**Records to process:**
start
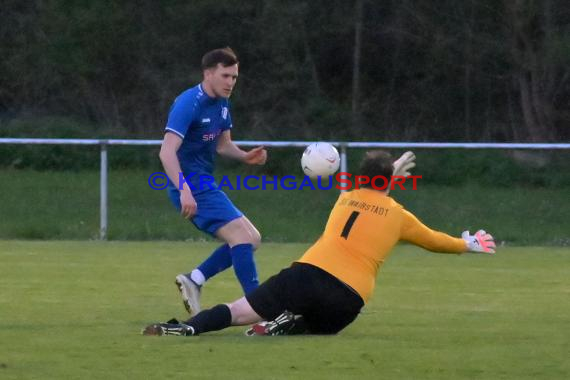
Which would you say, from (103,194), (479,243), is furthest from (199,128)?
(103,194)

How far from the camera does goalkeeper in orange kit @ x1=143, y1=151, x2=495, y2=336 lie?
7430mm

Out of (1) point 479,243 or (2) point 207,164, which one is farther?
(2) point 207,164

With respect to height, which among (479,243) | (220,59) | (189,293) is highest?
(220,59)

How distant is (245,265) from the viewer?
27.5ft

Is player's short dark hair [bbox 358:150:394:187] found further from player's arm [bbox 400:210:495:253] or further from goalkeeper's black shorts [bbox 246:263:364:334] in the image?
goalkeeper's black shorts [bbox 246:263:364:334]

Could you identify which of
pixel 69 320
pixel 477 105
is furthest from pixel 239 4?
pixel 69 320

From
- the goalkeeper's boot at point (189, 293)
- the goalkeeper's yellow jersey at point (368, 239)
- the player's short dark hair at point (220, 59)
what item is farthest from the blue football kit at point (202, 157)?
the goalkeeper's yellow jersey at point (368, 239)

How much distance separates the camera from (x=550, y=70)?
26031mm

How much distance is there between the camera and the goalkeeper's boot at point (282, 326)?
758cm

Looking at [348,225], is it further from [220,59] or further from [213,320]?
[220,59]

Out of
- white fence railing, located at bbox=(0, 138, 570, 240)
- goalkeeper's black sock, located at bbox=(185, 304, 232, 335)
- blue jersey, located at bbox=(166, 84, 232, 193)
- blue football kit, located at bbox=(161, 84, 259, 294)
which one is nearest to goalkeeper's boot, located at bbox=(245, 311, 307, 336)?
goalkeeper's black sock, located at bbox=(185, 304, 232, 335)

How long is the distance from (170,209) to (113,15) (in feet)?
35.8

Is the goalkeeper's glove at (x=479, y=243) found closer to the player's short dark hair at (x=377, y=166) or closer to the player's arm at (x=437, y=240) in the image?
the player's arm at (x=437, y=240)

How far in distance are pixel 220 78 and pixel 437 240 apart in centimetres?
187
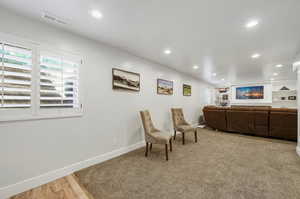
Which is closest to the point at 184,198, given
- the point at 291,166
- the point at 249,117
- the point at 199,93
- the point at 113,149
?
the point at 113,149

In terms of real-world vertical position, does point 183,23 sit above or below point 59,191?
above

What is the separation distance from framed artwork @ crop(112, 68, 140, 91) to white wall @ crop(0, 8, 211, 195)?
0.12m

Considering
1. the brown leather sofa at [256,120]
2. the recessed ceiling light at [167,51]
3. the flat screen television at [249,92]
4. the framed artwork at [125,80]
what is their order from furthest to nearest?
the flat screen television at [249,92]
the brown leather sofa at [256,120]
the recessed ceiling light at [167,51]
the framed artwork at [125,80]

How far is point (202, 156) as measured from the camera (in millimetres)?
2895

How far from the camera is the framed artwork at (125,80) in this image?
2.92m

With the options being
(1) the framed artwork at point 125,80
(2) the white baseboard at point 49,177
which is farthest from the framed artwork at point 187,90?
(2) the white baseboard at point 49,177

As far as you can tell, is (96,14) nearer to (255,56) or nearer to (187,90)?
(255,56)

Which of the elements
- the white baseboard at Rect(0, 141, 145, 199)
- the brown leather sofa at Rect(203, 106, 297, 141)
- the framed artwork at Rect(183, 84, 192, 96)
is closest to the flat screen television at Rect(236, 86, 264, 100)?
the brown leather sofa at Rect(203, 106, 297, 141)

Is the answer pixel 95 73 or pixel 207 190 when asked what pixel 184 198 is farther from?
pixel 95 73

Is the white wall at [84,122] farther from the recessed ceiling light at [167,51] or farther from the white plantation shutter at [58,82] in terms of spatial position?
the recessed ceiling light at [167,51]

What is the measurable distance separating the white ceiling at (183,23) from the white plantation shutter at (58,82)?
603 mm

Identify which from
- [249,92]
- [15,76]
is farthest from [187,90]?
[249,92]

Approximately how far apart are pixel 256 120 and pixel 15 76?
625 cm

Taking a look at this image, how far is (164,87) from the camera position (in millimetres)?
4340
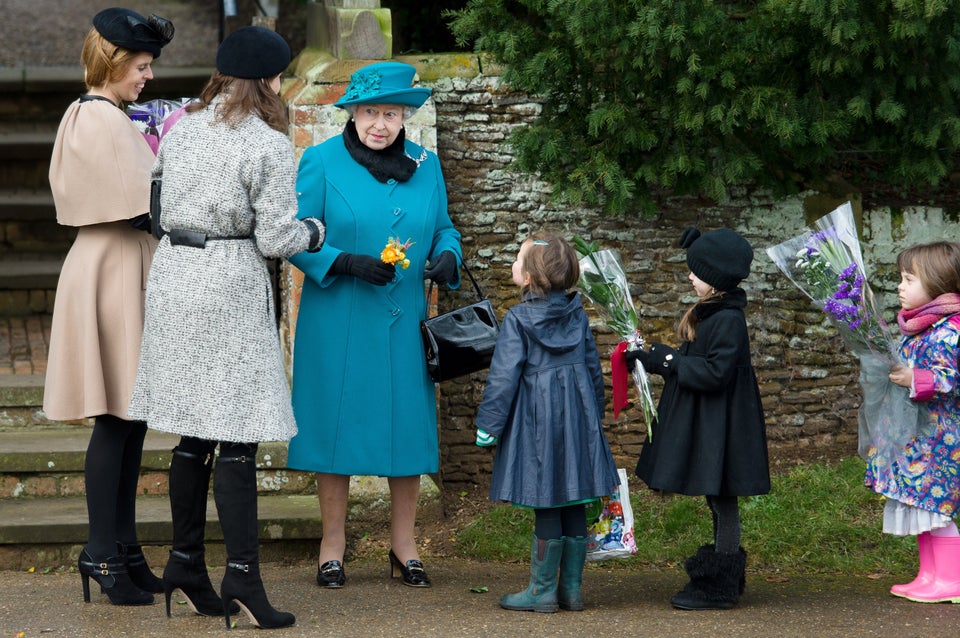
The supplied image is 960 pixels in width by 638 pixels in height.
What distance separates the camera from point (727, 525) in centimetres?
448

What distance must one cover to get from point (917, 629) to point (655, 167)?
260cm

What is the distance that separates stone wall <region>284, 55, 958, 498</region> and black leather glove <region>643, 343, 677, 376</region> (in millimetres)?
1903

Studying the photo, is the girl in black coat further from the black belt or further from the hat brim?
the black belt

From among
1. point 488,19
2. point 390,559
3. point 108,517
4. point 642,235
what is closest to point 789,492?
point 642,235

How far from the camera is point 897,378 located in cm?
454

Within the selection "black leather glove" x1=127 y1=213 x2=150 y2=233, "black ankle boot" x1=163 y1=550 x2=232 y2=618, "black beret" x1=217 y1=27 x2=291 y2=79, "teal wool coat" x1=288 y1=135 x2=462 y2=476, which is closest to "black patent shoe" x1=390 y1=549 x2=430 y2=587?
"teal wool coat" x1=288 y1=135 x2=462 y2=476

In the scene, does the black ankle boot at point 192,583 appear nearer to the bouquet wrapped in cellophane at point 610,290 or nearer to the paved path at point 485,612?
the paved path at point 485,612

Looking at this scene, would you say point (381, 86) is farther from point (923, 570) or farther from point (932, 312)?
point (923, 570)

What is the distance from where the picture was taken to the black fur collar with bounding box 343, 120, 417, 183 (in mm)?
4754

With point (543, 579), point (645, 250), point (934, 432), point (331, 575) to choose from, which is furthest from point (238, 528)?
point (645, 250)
end
start
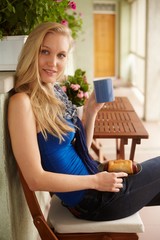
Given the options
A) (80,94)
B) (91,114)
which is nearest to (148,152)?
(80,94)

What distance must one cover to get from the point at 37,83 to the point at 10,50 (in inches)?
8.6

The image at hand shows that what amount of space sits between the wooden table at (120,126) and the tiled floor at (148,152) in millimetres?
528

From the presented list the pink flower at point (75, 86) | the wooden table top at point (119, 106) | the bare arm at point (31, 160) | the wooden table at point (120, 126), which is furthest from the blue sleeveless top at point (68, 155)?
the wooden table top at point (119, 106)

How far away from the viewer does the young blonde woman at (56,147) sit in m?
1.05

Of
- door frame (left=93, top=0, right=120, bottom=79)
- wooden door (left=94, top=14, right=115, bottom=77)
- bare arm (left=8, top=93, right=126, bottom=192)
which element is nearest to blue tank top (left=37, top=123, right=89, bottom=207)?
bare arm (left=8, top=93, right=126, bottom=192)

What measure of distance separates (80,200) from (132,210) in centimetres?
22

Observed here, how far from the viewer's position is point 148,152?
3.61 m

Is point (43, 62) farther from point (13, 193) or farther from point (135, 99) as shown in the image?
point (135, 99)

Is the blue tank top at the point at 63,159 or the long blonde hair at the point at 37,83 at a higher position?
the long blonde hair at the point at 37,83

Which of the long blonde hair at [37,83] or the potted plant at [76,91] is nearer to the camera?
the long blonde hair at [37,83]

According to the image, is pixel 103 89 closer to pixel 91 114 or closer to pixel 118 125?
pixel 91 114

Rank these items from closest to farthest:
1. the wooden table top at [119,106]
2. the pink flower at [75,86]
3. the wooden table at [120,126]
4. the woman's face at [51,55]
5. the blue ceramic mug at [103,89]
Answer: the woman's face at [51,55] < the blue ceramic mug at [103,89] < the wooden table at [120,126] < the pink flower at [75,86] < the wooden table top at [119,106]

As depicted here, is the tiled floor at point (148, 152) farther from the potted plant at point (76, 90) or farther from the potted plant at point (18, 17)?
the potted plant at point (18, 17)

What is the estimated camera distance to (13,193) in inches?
end
start
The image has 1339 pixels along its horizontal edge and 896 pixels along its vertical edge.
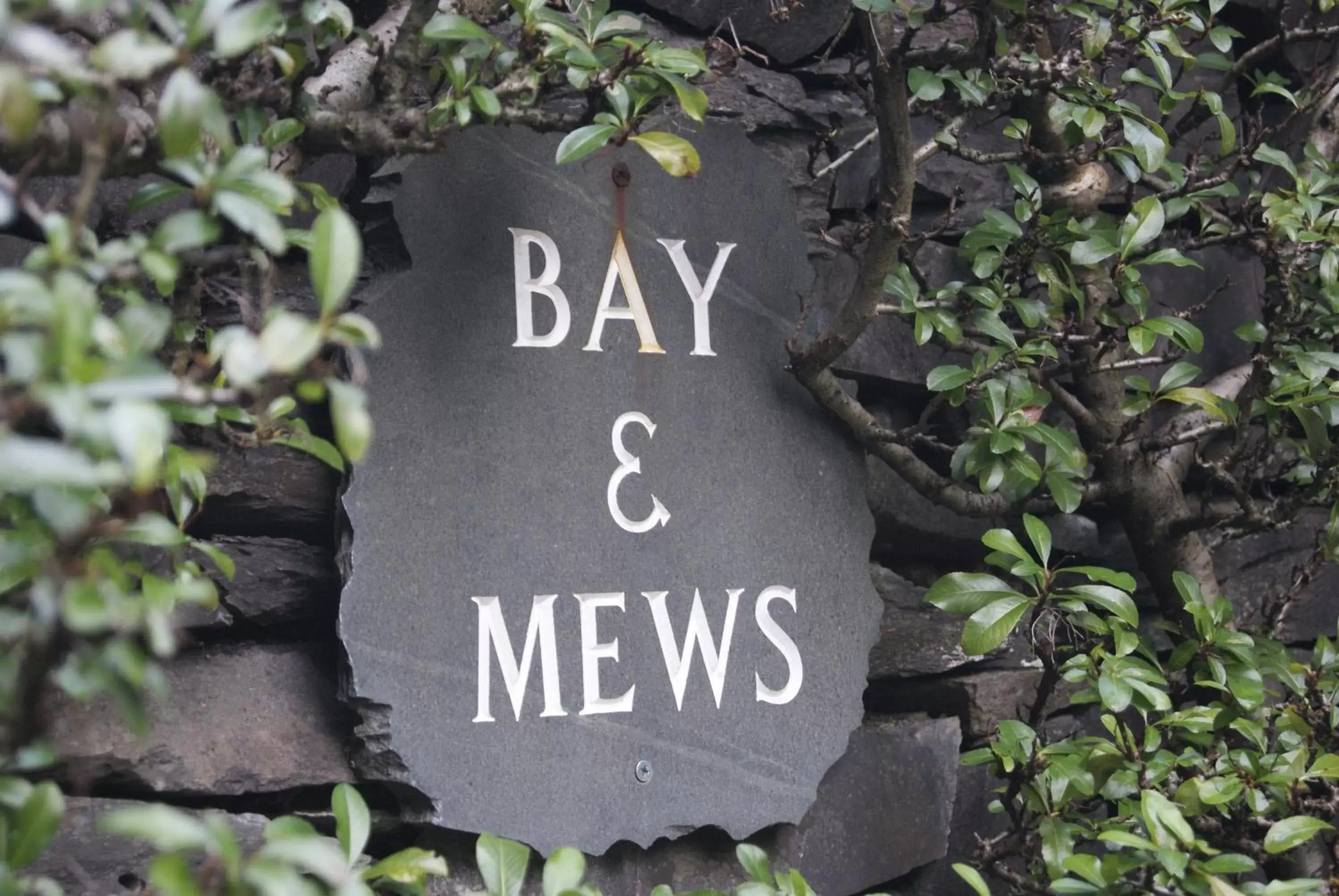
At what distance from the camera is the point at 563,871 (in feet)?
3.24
end
**Task objective:** Copy out the lines from the line with "Is point (43, 62)" to the line with "What is the estimated", both included, without changing anything.

**Finished task:**
Is point (43, 62) farther from point (13, 193) or farther from point (135, 99) as shown in the image?
point (135, 99)

Is the blue tank top at the point at 63,159 or the long blonde hair at the point at 37,83 at a higher position?
the long blonde hair at the point at 37,83

Which of the long blonde hair at [37,83] or the potted plant at [76,91] is nearer to the camera?
the long blonde hair at [37,83]

According to the image, is pixel 103 89 closer to pixel 91 114 or closer to pixel 118 125?
pixel 91 114

Rank these items from closest to farthest:
1. the wooden table top at [119,106]
2. the pink flower at [75,86]
3. the wooden table at [120,126]
4. the woman's face at [51,55]
5. the blue ceramic mug at [103,89]
Answer: the woman's face at [51,55] < the blue ceramic mug at [103,89] < the wooden table at [120,126] < the pink flower at [75,86] < the wooden table top at [119,106]

As depicted here, is the tiled floor at point (148, 152) farther from the potted plant at point (76, 90) or farther from the potted plant at point (18, 17)?
the potted plant at point (18, 17)

What is the estimated camera distance to (13,193) in inches?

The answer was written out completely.